Opportunities to coordinate and cooperate on the upcoming acquisitions of military hardware in the Visegrad region are wasted with every solo decision. The Central European Policy Institute and Polish Institute of International Affairs presented their DAV4 expert group report on industrial cooperation on April 22 in Warsaw, just a few days after Poland decided to buy the French Caracal helicopter.
The move is now criticised for being politically motivated and not taking into account regional context. Only a few weeks ago Slovakia announced it would probably go for the US Black Hawks, helicopters paradoxically being manufactured also in Poland. Whether or not the Warsaw’s decision was motivated by an interest in reviving the now seemingly preferred Weimar format or any gentleman agreement on the Mistral delivery to Russia is unknown. One way or another, it is a missed opportunity in the Visegrad context.
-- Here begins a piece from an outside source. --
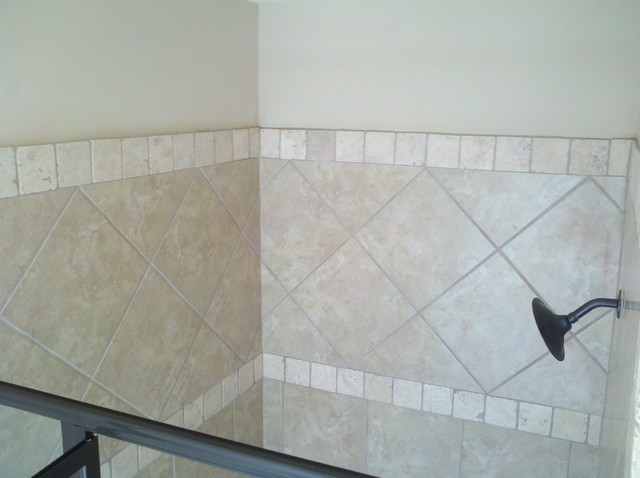 Showers & Tub Surrounds traditional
What else can we do together then? Hungary proposes a joint V3 aerial refueling in the midst of the Slovak fighter-jet replacement story. If Bratislava will not unexpectedly decide not to lease the Gripen aircraft, new opportunities for cooperation with the other two Visegrad operators would emerge. If there would be at least two countries deciding on the same helicopter amongst the four, a space for cooperation could be expanded.
There is one prerequisite, though: They have to redesign their national procurement policies to take cooperation benefits into account. Otherwise, the countries might once again end-up unprepared, as they did early this year when the Czechs and Slovaks could not overcome legislative barriers to buy radars jointly.